Nilai kontrak yang disebut Kementerian Luar Negeri Amerika Serikat, dikutip di Jakarta, Jumat, dari Washington, adalah 95 juta dolar Amerika Serikat.
Dengan begitu, harga unit peluru kendali AIM-120C-7 AMRAAM itu ditambah berbagai hal ikutan menjadi 2,38 juta dolar Amerika Serikat perunit. Sementara beberapa sumber menyatakan, harga asli unitnya saja di kisaran 400.000 dolar Amerika Serikat.
Peluru kendali AIM-120C-7 AMRAAM tergolong peluru kendali canggih sehingga pilot pesawat tempur bisa bertempur di udara secara di luar jangkauan penglihatan.
Diklasifikasikan sebagai peluru kendali beyond visual range air-to-air missile (BVRAAM), peludu kendali ini menjadi “standar” persenjataan udara pesawat tempur, bersandar pada panduan radar transmit-receive ketimbang tipe semi aktif transmit-receive.
Bermula dari seniornya, AIM-7 Sparrow yang dipesan Angkatan Laut Amerika Serikat pada dasawarsa ’50-an, konsep peperangan udara di luar jangkauan pandangan mata mulai diperkenalkan. Mulai saat itulah doktrin pertempuran baru di udara diperkenalkan, first see first kill, didukung sistem avionika yang lebih canggih sehingga pilot bisa melakukan taktik fire and forget.
Saat itu, pesawat tempur yang kompatibel dengan sistemnya adalah F-3H Demon dan F-7U Cutlass, dan disempurnakan pada F-4 Phantom II.
Kini, AIM-120C-7 AMRAAM memiliki jangkauan efektif hingga 57 mil laut (105 km) dengan kecepatan maksimal Mach 4 (empat kali kecepatan suara alias 4.900 km/jam, sementara jet tempur paling cepat saat ini masih di kisaran 2,5 kecepatan suara). Saat peluru kendali sekelas AIM-120C-7 AMRAAM ini dilepaskan, pilot tempur NATO biasa menyebut status pertempuran atau simulasi tempur sebagai Fox Three.

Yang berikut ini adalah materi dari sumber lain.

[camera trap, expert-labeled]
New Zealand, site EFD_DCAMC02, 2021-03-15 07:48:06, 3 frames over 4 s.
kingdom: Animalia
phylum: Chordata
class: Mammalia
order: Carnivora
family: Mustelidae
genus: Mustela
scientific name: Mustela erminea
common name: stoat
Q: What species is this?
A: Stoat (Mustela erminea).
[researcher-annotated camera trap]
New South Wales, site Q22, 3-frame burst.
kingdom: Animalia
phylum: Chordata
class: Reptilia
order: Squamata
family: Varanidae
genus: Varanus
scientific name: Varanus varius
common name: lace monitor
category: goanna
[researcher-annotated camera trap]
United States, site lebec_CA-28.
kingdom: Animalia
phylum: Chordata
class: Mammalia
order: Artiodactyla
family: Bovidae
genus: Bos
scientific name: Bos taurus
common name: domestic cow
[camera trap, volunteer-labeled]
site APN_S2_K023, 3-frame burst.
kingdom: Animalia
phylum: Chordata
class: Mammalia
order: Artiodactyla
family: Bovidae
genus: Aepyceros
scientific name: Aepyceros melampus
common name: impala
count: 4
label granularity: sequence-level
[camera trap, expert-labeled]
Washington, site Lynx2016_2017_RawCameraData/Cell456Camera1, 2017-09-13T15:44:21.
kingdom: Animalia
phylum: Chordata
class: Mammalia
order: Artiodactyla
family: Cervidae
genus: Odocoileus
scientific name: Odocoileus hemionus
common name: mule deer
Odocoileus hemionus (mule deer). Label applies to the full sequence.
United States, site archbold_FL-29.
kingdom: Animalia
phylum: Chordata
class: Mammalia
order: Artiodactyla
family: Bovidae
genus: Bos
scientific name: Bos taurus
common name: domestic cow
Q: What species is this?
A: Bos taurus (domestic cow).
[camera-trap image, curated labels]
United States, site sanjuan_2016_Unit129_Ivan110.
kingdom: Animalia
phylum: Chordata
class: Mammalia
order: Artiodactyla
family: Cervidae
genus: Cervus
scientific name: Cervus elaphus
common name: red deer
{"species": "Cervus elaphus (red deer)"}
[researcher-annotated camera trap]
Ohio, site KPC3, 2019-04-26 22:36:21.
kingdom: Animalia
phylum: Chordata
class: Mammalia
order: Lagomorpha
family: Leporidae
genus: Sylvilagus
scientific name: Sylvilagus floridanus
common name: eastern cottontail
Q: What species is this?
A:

Pemerintah Indonesia, menurut Departemen Luar Negeri Amerika Serikat itu, telah mengajukan permintaan penjualan 36 unit AIM-120C-7 AMRAAM dan satu Seksi Panduan Peluru Kendali.
Termasuk dalam persetujuan itu adalah perlengkapan pendukung, sukucadang, perawatan-perbaikan, logistik, teknisi, adaptor, publikasi teknis, pelatihan, perangkat uji, dan elemen terkait lain.
Penjualan peralatan perang ini sesuai dengan kebijakan luar negeri dan keamanan dalam negeri Amerika Serikat, dengan cara membantu meningkatkan keamanan mitra kunci Amerika Serikat dan demi memberi stabilitas kawasan Asia Pasifik.
Penjualan 36 unit AIM-120C-7 AMRAAM ini menyusul wacana penggantian F-5E/F Tiger II dari Skuadron Udara 14 TNI AU, yang diperebutkan beberapa “kontestan”, yaitu JAS-39 Gripen C/D dari Saab Swedia, F-16 Block 60 Viper, dan Sukhoi Su-35 dari Rusia.
Walau tender tidak dibuka kepada publik, namun dinyatakan Kementerian Pertahanan Indonesia, bahwa mereka sudah mengantongi nama calon “pemenang”.
AIM-120C-7 AMRAAM sangat kompatibel dengan semua jajaran pesawat tempur NATO dan Barat, di antaranya JAS-39 Gripen, F-16 Fighting Falcon series, F-18 Hornet/Super Hornet, F-15 Eagle series, hingga Panavia Tornado ADV.
AIM-120C-7 AMRAAM ini masih di bawah kelas AIM-120D yang mampu menjangkau jarak 97 mil laut (160 km), sementara AIM-120D masih kalah dalam hal kecepatan ketimbang Meteor buatan konsorsium Eropa Barat, MBDA.
MBDA Meteor menjadi salah satu senjata andalan JAS-39 Gripen dalam operasionalisasi mereka di udara.